S is for social media
You Filipina is a social media ninja. At the point where she has made your relationship official, and you are now both together, she will have been through all your social media accounts and will probably know all your contacts and who you talk to. So be careful and make sure you tell the truth, or the Ninja will find out! (See “J”).
T is for Tampo
Once in a relationship with a Filipina and a part of the Filipina Magic, you soon learn the meaning of tampo. This is the great sulk. It is being in a huff. It’s a source of confusion and misery to many an unprepared western man. The Filipina having the tampo does some or all of these things:
- Won’t talk.
- Definitely won’t tell you what the problem is, as you should already know. May utter a few unhelpful phrases.
- Resists all attempts to fix the problem
- Will appear perfectly normal to others if answering the phone or greeting someone at the door, but will soon return to tampo when dealing with you
- May do a great deal of cleaning, or may retreat to bedroom, sometimes for days
- This will remain until she gets over it.
May apologise or may not. Definitely will not discuss it, and your attempts to say “Let’s talk about it” will trigger a recurrence.
U is for Utang
Utang is the word for a loan. Usually cash and will be generally more of a verbal agreement than a legal and documented loan.
V is for Videoke
Get used to the videoke being hired in for any family party. All members of the family, from mum and dad to the children, will have a sing, and you will be expected to have a go. Don’t be surprised when the members of the family show the magic and can sing English songs better than you! Not only can they sing in their own language better than you, but they will also nail any western song. You will be expected to participate
You also will learn tolerance, especially during the holiday seasons when every family drags out the videoke and the entire neighbourhood sings from dawn to dusk.
W is for Wet markets
The wet market is a shock for any westerner for the first time. Most Westerners will see it for the first time and come out running desperate to get home to shower in detergent while regaling stories of diseases coming out of Chinese markets selling Bats.
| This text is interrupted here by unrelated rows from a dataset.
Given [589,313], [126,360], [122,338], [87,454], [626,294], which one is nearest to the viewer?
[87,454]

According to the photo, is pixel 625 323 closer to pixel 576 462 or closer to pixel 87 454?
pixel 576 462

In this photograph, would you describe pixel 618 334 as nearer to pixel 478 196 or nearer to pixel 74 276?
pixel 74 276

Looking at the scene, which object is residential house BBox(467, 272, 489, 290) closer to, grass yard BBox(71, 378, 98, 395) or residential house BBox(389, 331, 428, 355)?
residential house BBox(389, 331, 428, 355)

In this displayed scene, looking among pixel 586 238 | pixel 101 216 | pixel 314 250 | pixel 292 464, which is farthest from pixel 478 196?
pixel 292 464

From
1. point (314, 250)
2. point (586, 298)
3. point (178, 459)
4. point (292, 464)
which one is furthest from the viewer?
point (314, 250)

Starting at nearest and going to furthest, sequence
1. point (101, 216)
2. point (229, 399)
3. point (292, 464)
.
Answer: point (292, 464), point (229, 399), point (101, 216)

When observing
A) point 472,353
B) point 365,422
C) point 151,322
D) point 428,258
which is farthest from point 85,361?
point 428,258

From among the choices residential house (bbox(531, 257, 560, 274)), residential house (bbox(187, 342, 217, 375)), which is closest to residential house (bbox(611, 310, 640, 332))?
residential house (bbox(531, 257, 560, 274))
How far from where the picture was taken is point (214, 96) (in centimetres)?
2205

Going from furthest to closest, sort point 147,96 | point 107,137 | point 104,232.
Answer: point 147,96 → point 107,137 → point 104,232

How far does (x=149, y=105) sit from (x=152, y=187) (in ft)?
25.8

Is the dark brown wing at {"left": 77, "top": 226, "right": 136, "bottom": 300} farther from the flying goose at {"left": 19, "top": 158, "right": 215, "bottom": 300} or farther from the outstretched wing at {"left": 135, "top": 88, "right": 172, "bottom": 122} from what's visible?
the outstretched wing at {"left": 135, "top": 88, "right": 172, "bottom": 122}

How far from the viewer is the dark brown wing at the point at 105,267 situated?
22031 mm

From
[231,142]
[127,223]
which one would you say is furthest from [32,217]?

Once you get used to them you will soon realise that the food in the wet markets is amazing. The quality and taste is incredible because it is fresh. Not only is it fresh, but it has not been filled with all the preservatives, dyes and other crap that goes into most western food.
X is for Xerox
Xerox is a term that your Filipina will use to describe anything that will require copying. Bureaucracy in the Philippines is rife, and you will soon understand that everything needs to be copied in triplicate or more, notarized, and this costs time and money. Patience is part of the Filipina Magic.
Y is for YouTube
There are thousands of Filipinos globally and in the Philippines with their own YouTube channel. So, expect while you’re walking around to see lots of people walking around verbally documenting their lives. Once you decide to build a house in the Philippines the YouTube vlogger could be a good way to make money and help pay for your new house. Be aware however there are thousands of people thinking the same this.
Z is for Zodiac
Most of you will know that the Philippines is predominantly Catholic. You will be surprised to know that they are also massively superstitious believe in the Zodiac signs, ghosts and demons. Don’t be surprised if your Filipina wakes up in the morning not happy due to her dream and her interpretation of this. Make sure you learn about the common phrase such as “Tabi Tabi Po”, which It is a way to show respect and avoid disturbing spirits and other mythical creatures who live that area. And when you meet a new baby for the first time say “Pwera Usog”, which means “Go away Curse”
Filipinas, their people, culture and country, are amazing and beautiful. Remember, as a westerner in the Philippines, you are and always will be a guest. Behave yourself! Learn and enjoy the culture. You will be welcomed with open arms. Given the chance you will learn Filipina Magic is adictive.